Ancen di luar negeri sudah banyak yang mati. Kalau ada yang baru datang dari zona merah harus cepet-cepet dikarantina. Bahaya iku.” Emak mengeluarkan jurus ngegas nya.

Halah..!!  bahas opo tah. Koyo wong ra duwe agomo ae, percoyo urip mati neng pengeran.” Embah Kakung yang terusik duduk santainya membubarkan diskusi broadcast Whatsapp siang itu.

Keseharianku jangan ditanya lagi. Berhasil melewati fase dimana merasa menjadi manusia paling tidak berguna adalah berguna. Menunjukkan kondisi baik-baik saja di tengah keadaan porak-poranda. Aku marah, di rumah tak melakukan apa-apa. Kewajiban sebagai manusia dan anak berbakti sudah pasti, tapi sebagai diri sendiri? Kuhabiskan sebagian besar waktu di atas kasur rebahan. Tumpukan buku yang tempo hari kubeli secara online baru tersentuh satu dua. Entah mengapa, aku hanya tidak ingin melakukan apa-apa.

Aku pernah membaca dalam sebuah tweet presiden stand up komedian intinya pada keadaan seperti ini tak perlu memaksa produktif. Cukup bertahan hingga badai selesai saja. Bertahan. Ah memang situasi ini akan berdampak pada segala lini kehidupan masyarakat. Pendapatan berkurang, PHK, kriminalitas, penimbunan, dan sebagainya. Belum ditambah konspirasi teori tai kucing dari manusia yang memanfaatkan keadaan. Terlepas dari benar atau salah, tolonglah jangan menambah bising informasi tak penting. Tetap hidup hingga pandemi selesai perkara mudah, tapi tetap waras belum tentu.

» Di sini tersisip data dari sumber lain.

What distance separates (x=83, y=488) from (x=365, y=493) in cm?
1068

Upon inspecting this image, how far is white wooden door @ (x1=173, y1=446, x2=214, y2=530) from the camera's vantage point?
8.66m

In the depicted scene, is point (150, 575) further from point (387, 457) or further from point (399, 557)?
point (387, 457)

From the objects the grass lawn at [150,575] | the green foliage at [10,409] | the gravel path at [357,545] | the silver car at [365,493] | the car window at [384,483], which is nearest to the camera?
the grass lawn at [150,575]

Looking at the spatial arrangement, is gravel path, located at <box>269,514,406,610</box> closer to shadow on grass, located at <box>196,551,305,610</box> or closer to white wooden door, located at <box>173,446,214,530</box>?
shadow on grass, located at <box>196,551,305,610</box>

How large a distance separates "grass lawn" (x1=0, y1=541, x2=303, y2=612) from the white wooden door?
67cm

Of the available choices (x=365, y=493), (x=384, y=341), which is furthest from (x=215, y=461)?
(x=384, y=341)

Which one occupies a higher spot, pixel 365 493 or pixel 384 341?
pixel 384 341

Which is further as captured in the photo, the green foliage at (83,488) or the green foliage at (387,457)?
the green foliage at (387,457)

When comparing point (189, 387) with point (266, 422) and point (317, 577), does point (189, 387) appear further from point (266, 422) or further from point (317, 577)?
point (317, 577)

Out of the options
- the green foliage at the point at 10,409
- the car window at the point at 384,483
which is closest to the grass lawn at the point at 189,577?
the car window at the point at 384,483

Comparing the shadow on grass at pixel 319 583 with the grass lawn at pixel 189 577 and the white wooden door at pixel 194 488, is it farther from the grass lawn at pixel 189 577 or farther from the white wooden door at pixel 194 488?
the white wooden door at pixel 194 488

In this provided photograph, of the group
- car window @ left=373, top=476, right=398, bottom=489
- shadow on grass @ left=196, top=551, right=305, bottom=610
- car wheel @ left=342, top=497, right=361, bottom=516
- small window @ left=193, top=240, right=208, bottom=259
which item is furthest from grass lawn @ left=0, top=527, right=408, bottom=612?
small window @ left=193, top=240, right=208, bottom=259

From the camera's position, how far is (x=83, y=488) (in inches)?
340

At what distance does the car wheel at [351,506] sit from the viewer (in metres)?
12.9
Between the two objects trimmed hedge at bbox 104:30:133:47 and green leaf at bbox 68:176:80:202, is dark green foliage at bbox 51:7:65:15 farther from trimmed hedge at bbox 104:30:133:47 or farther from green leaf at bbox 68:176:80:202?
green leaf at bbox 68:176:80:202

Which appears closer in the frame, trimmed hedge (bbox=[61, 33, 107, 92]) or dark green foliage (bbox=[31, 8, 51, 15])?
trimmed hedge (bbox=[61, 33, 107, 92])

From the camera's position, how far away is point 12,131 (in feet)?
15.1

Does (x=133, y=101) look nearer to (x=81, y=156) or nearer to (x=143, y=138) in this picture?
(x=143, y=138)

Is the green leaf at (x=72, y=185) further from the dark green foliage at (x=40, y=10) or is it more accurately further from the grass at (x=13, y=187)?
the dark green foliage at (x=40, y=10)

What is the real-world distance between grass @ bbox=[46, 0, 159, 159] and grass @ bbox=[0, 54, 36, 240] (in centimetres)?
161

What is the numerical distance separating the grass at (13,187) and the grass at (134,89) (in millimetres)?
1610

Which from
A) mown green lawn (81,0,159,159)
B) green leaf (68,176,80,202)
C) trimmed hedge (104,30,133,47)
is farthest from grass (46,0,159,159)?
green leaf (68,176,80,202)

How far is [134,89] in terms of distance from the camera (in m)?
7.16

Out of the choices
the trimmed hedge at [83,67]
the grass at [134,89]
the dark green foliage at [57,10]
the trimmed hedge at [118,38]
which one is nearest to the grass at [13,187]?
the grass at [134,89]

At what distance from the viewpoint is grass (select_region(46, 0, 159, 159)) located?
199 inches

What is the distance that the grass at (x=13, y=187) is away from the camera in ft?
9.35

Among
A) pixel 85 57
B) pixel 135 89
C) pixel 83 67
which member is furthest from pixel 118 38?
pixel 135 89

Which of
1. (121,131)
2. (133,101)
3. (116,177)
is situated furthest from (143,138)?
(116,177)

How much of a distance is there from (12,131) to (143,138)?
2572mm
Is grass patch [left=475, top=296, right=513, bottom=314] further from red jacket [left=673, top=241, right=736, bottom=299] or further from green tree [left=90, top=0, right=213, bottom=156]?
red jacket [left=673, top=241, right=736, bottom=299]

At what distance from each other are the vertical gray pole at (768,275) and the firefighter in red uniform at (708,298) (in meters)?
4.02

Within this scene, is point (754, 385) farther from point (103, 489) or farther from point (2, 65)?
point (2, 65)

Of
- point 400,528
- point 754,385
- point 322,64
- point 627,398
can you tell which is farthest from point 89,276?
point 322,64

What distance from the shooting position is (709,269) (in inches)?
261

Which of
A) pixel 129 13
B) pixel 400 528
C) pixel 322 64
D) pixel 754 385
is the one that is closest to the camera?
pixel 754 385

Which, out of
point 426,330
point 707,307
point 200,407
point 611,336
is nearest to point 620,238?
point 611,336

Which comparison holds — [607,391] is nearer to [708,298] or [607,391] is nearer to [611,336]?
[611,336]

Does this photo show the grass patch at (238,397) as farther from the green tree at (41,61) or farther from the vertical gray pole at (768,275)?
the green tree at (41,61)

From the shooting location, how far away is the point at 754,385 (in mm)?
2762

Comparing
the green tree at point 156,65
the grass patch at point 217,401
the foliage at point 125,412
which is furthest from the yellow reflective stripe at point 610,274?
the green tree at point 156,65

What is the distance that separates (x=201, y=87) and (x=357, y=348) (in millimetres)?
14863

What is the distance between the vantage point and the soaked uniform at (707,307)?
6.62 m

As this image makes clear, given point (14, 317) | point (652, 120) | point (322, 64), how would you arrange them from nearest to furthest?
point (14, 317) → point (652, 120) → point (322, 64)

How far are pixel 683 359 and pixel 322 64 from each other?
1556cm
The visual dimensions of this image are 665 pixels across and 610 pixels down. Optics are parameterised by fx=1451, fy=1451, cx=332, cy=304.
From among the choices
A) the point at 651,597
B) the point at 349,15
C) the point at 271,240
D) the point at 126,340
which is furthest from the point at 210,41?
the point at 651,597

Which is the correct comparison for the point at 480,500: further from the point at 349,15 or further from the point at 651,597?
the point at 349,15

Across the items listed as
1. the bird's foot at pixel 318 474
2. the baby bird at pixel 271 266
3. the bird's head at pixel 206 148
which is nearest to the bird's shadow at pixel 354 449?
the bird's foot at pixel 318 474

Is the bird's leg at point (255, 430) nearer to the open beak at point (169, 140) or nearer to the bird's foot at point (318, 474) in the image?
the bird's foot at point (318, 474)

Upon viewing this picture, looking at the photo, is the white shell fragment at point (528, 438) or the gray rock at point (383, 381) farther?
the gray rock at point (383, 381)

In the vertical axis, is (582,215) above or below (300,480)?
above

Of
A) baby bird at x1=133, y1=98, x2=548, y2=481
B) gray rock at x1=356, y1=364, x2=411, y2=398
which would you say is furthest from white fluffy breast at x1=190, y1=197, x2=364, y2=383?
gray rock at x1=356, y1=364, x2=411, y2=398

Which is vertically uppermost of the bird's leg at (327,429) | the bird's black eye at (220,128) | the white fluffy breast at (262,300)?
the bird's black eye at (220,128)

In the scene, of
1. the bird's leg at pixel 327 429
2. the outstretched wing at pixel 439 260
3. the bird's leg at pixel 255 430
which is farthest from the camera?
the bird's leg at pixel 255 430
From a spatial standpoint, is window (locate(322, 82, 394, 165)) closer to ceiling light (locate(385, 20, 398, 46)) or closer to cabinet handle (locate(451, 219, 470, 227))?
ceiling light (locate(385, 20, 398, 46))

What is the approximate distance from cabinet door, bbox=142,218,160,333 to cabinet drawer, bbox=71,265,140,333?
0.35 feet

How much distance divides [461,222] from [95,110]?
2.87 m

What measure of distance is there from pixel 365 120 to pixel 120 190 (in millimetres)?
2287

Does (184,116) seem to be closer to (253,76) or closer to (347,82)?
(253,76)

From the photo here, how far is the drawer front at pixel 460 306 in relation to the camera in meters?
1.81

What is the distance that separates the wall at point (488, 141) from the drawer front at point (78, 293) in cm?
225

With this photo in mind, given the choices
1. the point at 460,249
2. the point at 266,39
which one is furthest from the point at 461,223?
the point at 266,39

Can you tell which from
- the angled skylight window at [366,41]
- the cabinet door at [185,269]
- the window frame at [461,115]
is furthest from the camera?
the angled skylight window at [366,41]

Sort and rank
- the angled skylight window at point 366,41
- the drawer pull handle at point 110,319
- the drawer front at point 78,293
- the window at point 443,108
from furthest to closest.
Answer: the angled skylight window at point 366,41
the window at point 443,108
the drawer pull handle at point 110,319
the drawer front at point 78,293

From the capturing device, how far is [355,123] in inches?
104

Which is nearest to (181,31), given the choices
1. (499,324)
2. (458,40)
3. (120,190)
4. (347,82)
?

Kembali menekuni tumpukan buku-buku diatas kasur. Sambil sesekali membayangkan akan jadi apa kelak aku. Menuntaskan studi saja dulu, baru beranjak ke hal-hal lain. Tapi jika studimu tak selancar hal-hal lain bagaimana? Ah, kepalaku hampir pecah. Kututup buku lalu meringkuk di antara bantal guling. Meninggalkan sejenak realita untuk menguntai mimpi-mimpi terpendam.

Tetap jaga kesehatan, ingat pesanku, 4 sehat, kamu sempurna. Perihal Cinta Kita Semua pemula.